— Text shown —
⁂

Urban Agriculture Gets Boost in Oakland
"It's about empowerment and self-reliance,
communities growing their own food"
by Paul Rockwell
"I am able to produce approximately 65 percent of my own produce and 95 percent of my own eggs and more," Sharkey said. "I do this for my personal consumption and tend to share my excess produce with my neighbors. I practice farming openly, and I am proud of my achievements. As a resident of Oakland, I believe it is my right to raise my own food on my own property."
However, current zoning laws -- laws passed in 1965 when oil-dependent, industrial agriculture was on the rise -- tend to discourage local farming.
Kitty wrote appeals to the Oakland Planning Commission to change the obsolete rules so that future residents of Oakland can grow food in their yards or lots, without prohibitive regulations.
As if to answer Kitty's pleas, the Oakland Planning Commission last month updated the city's agricultural regulations. Two amendments drafted by the Planning Commission staff with City Council members Lynette Gibson McElhaney, Dan Kalb and Rebecca Kaplan. The Food Policy Council provided technical assistance and community input. The changes remove lengthy and expensive permitting procedures for raising and selling food on a lot. Growing fruits, vegetables, and herbs, keeping two or three beehives, selling food on or off site -- agricultural activities -- are "permitted outright."

⁂

— Work required —
Reproduce the passage of the article on urban agriculture in Oakland starting at "by Paul Rockwell" and ending at "discourage local farming.".

— Part of a data file —

⁂

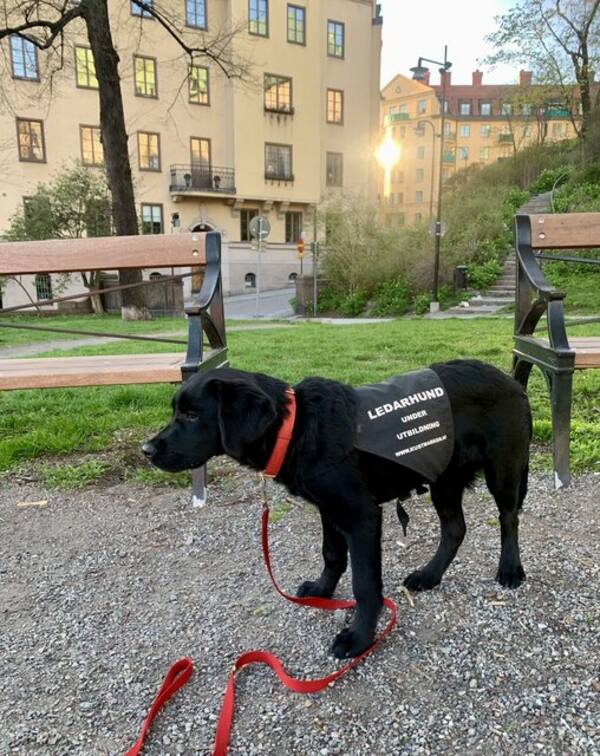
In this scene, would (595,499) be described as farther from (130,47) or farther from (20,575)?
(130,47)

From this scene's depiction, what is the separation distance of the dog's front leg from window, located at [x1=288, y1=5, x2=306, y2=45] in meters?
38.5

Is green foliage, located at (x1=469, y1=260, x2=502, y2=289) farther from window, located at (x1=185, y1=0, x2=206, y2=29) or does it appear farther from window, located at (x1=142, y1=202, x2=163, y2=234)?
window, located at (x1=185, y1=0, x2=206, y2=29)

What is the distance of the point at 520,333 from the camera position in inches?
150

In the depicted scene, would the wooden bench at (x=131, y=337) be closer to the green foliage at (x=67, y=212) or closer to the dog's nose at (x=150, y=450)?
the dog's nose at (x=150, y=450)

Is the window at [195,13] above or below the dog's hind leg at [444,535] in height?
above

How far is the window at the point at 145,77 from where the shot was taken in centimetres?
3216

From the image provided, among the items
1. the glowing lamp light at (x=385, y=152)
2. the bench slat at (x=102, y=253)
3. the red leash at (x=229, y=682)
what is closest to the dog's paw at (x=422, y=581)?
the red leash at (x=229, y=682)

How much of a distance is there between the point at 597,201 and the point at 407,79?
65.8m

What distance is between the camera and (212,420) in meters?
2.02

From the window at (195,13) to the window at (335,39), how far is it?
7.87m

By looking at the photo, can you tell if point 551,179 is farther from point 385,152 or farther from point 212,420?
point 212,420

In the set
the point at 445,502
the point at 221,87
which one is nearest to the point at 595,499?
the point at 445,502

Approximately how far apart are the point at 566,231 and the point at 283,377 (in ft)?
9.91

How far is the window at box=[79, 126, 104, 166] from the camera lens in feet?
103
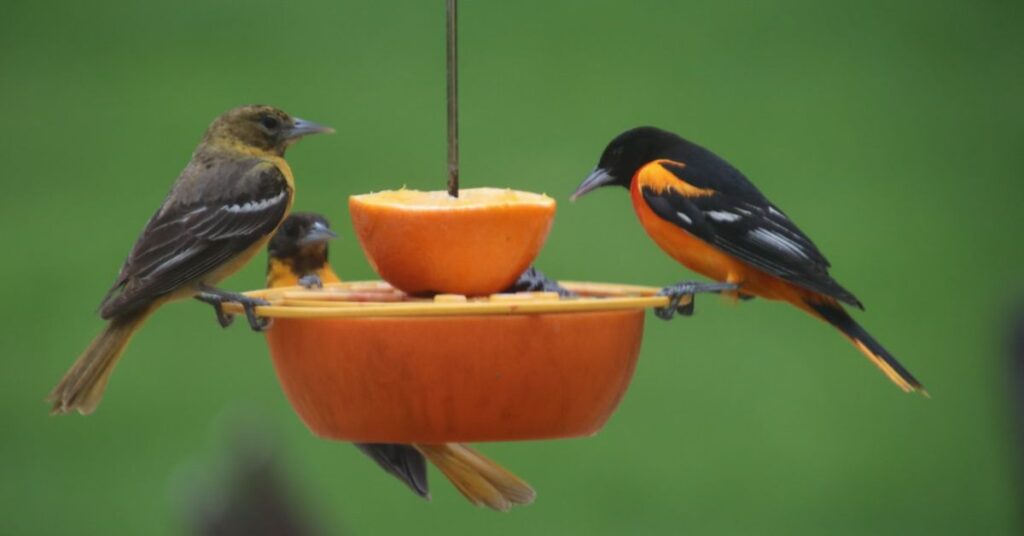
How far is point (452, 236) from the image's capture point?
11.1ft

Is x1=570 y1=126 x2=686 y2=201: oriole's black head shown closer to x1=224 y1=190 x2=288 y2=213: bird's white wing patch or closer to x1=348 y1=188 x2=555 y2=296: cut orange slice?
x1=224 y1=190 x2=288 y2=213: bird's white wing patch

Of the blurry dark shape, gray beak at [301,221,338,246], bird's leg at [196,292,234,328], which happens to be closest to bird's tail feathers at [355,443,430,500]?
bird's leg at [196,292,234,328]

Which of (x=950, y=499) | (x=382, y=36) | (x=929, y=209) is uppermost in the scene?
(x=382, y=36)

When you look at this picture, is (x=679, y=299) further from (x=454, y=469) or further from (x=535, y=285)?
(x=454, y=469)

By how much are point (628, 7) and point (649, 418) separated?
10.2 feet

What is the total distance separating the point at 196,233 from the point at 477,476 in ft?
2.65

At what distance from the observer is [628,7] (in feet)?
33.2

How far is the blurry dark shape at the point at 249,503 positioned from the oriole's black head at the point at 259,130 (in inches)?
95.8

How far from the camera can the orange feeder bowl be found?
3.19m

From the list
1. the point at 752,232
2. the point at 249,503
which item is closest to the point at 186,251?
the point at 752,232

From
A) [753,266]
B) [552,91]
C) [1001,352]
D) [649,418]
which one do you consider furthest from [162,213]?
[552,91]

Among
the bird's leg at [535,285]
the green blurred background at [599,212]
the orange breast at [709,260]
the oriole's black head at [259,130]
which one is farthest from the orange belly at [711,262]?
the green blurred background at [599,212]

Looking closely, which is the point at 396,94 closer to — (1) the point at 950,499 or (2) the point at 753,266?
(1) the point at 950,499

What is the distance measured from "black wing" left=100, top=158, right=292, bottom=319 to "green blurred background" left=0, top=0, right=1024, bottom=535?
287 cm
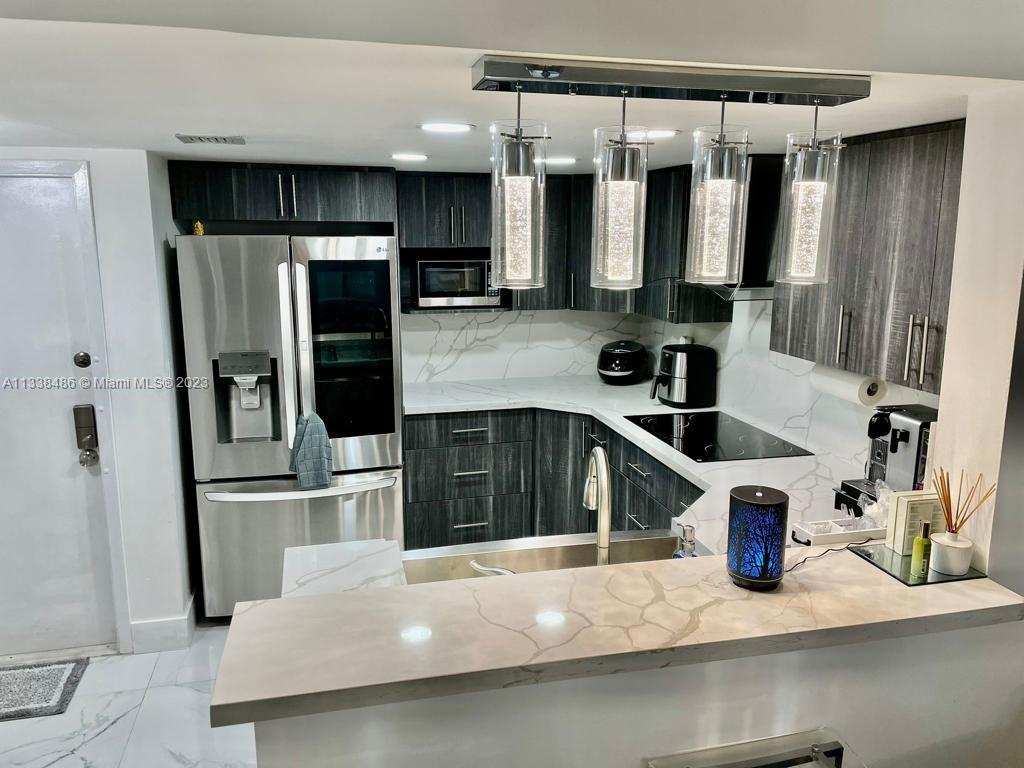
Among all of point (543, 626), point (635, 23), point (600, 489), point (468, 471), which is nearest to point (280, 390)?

⁂

— Solution below —
by Paul Rockwell
"I am able to produce approximately 65 percent of my own produce and 95 percent of my own eggs and more," Sharkey said. "I do this for my personal consumption and tend to share my excess produce with my neighbors. I practice farming openly, and I am proud of my achievements. As a resident of Oakland, I believe it is my right to raise my own food on my own property."
However, current zoning laws -- laws passed in 1965 when oil-dependent, industrial agriculture was on the rise -- tend to discourage local farming.